When did it first occur.

    Diego has data from feb02 that has the jumps. Data from Apr03 does not have the jumps. So it has been around awhile.

Who else might see this jump??

    When the two bytes (hi,lo) get out of sync,  data that goes from negative (0xff nn ) to positive (0x00 mm) will show jumps. If the voltage levels are small then these jumps will be obvious. If the voltage levels are large, then you won't be able to distinguish these jumps (of order 255) from the actual noise.

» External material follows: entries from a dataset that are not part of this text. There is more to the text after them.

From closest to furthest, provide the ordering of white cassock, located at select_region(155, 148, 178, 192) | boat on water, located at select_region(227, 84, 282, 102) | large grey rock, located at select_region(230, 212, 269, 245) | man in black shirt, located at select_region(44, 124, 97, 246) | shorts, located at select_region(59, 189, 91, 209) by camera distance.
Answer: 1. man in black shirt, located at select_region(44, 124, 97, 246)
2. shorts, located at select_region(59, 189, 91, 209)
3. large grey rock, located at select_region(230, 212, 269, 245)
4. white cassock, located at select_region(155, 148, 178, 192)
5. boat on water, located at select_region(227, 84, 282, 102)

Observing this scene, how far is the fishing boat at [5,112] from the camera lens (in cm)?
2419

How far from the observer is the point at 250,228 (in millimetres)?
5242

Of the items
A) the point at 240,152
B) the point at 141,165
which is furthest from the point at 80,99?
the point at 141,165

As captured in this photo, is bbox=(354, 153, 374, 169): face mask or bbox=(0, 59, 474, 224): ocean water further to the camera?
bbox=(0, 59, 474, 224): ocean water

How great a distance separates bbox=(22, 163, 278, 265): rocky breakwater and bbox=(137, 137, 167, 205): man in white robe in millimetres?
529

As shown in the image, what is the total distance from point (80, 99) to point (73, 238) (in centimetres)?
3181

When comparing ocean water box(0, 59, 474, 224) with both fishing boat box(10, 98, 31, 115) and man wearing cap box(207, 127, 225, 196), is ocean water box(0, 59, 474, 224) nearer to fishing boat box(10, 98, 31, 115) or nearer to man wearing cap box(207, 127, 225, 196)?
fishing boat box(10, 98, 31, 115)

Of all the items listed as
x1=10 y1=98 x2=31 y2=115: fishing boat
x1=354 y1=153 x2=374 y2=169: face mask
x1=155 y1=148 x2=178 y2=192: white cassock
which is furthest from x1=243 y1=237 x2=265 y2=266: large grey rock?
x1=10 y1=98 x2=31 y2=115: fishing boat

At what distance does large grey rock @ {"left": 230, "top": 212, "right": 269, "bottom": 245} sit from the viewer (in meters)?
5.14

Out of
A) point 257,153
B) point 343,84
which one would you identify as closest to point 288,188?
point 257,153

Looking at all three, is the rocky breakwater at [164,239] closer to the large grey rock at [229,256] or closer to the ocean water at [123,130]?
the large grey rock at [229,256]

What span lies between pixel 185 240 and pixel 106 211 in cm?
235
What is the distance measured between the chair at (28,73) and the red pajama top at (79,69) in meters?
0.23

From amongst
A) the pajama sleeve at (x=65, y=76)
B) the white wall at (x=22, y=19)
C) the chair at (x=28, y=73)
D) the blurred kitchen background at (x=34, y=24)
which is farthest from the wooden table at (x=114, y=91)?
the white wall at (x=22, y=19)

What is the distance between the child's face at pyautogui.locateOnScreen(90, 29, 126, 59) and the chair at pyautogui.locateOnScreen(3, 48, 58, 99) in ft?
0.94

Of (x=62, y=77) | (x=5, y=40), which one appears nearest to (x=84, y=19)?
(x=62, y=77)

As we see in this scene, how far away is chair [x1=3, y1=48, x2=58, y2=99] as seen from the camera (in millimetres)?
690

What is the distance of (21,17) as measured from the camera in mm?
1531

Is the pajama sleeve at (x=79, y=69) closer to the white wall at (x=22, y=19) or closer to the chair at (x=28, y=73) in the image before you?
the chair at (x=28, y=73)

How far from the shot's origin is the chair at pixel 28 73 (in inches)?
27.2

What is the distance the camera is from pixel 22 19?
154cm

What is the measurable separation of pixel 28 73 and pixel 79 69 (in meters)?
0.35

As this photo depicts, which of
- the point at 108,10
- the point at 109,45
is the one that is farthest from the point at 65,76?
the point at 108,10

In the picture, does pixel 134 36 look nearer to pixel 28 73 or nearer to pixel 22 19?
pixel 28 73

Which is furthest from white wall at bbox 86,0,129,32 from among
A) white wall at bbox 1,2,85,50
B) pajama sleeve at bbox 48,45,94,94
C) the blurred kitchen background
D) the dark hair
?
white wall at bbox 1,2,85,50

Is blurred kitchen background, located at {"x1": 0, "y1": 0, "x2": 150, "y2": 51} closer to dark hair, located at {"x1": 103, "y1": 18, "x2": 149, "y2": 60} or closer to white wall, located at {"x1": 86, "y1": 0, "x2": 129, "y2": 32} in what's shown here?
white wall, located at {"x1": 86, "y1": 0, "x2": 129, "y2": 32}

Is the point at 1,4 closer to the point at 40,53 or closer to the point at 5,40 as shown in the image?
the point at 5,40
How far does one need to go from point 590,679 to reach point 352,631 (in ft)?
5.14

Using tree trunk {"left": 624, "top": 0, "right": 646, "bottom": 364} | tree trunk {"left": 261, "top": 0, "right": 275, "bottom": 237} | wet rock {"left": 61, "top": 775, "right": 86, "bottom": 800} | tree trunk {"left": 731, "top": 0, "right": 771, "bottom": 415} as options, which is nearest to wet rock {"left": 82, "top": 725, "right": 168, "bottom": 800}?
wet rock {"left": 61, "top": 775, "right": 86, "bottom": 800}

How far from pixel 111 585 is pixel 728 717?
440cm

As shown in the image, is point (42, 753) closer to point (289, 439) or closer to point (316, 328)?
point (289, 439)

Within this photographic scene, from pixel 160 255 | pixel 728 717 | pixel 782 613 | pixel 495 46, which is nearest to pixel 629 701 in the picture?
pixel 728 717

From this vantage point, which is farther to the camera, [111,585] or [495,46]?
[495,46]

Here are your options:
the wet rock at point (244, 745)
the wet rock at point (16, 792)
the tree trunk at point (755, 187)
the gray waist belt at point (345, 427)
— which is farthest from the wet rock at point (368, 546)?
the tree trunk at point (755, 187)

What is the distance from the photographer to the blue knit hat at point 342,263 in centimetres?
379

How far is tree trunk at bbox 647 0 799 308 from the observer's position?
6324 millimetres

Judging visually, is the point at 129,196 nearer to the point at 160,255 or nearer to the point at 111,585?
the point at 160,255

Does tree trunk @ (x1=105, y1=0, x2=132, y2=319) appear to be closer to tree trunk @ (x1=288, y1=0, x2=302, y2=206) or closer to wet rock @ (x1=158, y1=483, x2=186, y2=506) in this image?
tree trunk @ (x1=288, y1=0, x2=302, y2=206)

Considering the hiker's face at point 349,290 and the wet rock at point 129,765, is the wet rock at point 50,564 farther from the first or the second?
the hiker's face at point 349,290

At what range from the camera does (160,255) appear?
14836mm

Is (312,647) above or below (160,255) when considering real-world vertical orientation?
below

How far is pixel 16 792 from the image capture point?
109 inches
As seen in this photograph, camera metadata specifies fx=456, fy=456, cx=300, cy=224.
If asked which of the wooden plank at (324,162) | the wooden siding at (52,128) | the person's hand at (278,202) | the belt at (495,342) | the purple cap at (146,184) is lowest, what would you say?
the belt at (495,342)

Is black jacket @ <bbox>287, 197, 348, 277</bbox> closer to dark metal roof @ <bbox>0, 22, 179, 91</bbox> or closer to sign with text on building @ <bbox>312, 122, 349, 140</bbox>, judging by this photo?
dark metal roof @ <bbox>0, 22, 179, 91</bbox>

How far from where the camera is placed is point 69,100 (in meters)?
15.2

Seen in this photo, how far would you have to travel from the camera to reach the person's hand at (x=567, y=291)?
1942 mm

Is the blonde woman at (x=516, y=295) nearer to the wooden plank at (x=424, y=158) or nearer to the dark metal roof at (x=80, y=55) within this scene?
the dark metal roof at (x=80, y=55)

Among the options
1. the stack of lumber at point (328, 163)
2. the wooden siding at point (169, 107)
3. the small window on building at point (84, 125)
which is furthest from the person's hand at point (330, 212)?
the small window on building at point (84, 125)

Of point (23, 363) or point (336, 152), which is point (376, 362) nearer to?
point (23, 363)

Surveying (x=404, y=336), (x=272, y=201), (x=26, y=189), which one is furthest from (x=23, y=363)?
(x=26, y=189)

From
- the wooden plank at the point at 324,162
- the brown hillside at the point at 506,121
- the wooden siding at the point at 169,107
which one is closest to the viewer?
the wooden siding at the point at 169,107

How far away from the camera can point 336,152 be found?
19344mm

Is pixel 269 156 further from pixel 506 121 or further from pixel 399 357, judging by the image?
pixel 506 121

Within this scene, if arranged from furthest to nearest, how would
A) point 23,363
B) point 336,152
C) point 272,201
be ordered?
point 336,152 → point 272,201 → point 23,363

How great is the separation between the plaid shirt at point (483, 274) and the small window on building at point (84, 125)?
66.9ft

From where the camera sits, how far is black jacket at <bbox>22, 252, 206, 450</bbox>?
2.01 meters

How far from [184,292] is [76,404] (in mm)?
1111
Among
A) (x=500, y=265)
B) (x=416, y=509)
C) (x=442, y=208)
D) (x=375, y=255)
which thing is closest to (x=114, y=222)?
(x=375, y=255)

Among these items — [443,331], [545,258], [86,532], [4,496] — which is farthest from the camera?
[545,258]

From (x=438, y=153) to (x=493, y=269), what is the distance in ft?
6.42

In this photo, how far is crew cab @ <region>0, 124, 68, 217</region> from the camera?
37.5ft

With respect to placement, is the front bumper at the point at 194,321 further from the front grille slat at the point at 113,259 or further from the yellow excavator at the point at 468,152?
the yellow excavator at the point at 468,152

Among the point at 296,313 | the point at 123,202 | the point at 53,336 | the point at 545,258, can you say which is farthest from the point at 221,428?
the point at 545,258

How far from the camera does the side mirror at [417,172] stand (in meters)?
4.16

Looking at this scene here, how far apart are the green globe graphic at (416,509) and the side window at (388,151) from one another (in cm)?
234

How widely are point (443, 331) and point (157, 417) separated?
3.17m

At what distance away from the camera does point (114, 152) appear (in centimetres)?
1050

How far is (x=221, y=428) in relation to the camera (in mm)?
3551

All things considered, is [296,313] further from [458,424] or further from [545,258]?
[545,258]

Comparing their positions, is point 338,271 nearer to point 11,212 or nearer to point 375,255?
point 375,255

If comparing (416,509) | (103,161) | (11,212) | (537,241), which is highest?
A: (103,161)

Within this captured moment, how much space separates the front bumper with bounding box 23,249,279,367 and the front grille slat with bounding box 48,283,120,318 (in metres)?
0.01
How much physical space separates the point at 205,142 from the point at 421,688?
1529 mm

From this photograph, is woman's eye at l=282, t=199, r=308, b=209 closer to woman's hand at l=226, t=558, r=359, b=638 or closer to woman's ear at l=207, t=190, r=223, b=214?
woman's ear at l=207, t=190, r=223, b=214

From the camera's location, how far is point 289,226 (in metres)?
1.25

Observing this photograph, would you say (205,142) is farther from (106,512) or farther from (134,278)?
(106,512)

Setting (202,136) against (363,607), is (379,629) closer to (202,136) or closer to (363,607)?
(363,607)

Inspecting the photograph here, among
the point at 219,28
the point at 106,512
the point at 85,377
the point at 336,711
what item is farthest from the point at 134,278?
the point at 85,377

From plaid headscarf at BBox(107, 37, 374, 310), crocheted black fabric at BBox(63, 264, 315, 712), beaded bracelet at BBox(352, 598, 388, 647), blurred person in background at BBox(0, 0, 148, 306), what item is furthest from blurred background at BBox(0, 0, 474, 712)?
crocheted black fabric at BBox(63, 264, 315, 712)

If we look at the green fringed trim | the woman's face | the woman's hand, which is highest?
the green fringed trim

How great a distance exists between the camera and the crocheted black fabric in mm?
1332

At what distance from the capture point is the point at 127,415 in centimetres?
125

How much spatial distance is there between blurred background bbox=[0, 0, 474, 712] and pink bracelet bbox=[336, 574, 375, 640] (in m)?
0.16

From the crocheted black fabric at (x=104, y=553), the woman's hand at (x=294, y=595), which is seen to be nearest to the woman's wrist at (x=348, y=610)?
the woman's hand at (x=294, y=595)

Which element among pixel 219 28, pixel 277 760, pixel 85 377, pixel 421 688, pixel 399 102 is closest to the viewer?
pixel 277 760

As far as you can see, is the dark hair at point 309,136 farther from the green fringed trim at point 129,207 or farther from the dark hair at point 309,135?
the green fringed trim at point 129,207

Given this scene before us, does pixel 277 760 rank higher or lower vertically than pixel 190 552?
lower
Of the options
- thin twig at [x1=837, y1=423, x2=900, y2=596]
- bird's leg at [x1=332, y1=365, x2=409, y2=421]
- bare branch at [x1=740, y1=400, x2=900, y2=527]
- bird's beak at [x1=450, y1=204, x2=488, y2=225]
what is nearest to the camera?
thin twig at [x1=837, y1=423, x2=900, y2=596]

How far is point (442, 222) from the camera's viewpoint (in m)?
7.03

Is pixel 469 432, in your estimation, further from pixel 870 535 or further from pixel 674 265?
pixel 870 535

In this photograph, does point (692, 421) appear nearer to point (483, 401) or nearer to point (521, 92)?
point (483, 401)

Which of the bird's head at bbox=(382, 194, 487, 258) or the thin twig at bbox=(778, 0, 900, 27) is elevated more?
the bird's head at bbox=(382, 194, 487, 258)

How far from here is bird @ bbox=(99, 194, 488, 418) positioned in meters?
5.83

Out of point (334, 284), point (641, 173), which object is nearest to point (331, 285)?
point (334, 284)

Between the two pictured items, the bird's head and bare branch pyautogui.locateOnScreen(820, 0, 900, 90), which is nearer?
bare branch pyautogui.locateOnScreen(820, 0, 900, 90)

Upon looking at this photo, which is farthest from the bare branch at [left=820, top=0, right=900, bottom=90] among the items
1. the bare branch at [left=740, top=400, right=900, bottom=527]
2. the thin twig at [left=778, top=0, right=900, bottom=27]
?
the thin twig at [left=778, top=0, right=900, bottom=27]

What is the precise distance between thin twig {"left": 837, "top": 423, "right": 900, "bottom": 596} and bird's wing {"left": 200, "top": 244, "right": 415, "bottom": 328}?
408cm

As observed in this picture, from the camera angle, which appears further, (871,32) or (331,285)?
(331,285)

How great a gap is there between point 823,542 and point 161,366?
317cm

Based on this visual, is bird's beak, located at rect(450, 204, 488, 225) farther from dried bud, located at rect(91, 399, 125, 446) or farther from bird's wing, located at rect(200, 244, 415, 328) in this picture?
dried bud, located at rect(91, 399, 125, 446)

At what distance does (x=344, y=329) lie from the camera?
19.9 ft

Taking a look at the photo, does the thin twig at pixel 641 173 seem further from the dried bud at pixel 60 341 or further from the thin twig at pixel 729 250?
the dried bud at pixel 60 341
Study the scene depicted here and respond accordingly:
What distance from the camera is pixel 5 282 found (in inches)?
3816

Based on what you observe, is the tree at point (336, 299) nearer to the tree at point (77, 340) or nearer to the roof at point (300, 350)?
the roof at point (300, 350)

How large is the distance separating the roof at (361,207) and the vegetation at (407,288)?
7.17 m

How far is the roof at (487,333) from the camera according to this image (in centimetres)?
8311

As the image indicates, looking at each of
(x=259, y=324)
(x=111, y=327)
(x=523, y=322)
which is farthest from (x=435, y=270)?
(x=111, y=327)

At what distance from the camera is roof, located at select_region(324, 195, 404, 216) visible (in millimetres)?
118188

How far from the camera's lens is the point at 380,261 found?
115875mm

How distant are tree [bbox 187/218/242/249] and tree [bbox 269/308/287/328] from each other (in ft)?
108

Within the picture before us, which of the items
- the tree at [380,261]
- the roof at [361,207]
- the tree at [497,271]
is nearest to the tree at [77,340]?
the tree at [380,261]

    Most aeronomony/sband radar programs will take data continuously for 10 seconds to several minutes. Each new cycle of datataking will clear the fifo (resyncing the hi/lo data if an error has occurred). Since diego took data continuously for hours and he had very low voltage levels, his experiment was more likely then most to show the problem.

    When  I tried to generate the error using continuous sampling, it took on average about 200e6 samples before the error occurred.

Resolution:

    On 16jul03 the rdfifo pulse for all the fifos was lengthened (by 7.5 ns??). After this i ran the ri for 6 hours continuously (about 5*e10 samples) and saw no glitches. I've also setup a macro for diego (rdloop) that will take data for a specified number of buffers, stop, and then restart taking ri data . This will clear the fifo and not let any errors continue.

    Diegos data can be corrected. You need to search through the data till you start seeing these jumps. At that point shift the hi8,lo8 bytes to be in sync again. Continue reading data, shifting until you start to see jumps after the shift is applied. This is where another missed fifo pulse occurred. You need to do this for all of the data. You also need to be careful that you don't mistake rfi/meteors for the jumps. That shouldn't be too hard since the jumps occur very often after they start (everytime the voltage crosses 0 volts).